**Brief**: Show each line below that contains the word "pixel", copying it in full.

**Records to process**:
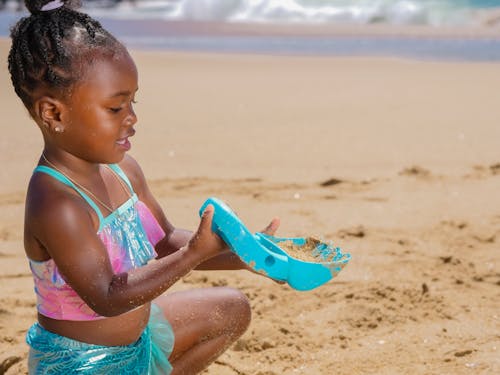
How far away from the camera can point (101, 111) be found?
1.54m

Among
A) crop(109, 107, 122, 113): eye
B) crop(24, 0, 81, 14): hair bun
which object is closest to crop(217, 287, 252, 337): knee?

* * *

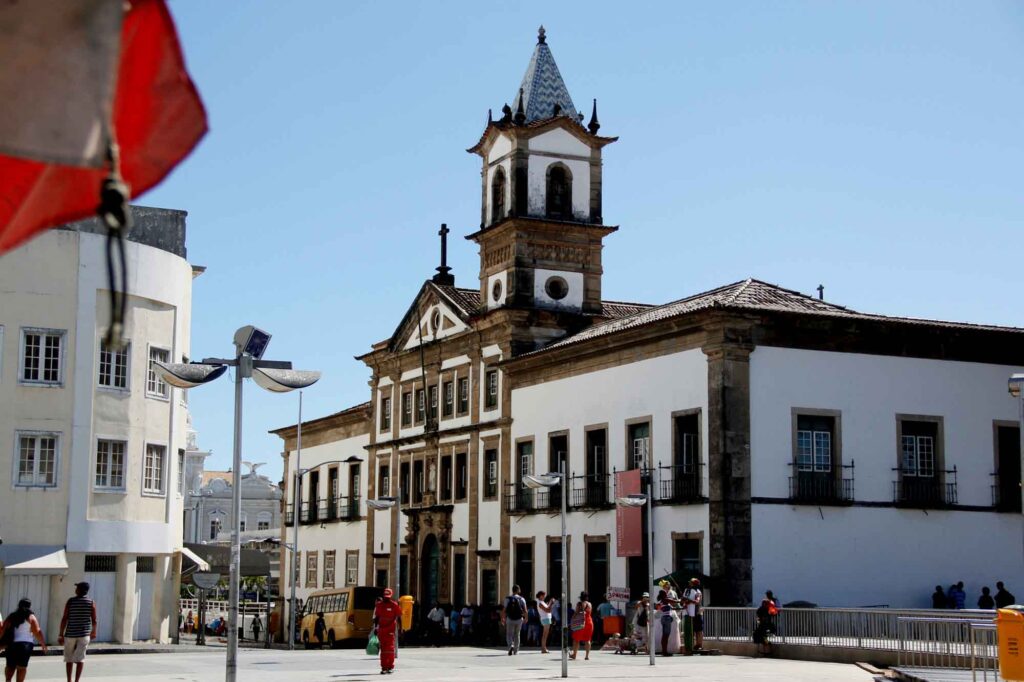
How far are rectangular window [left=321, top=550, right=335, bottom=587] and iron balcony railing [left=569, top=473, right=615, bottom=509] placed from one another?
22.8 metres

--

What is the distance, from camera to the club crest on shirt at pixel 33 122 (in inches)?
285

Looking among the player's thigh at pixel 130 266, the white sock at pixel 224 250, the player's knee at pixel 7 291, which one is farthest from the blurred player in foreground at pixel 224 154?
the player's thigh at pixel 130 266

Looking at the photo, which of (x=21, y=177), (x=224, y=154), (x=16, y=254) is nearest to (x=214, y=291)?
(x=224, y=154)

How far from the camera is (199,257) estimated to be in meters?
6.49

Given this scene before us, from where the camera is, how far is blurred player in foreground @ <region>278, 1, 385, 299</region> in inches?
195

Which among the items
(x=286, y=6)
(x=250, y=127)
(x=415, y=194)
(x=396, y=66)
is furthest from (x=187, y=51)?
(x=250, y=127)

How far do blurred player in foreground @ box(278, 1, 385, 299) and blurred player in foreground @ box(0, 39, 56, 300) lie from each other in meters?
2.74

**Finished answer**:
What is the distance, from camera to the club crest on shirt at pixel 33 122 (in inches)?
Looking among the player's thigh at pixel 130 266, the white sock at pixel 224 250, the player's knee at pixel 7 291, which one is farthest from the blurred player in foreground at pixel 224 154?
the player's thigh at pixel 130 266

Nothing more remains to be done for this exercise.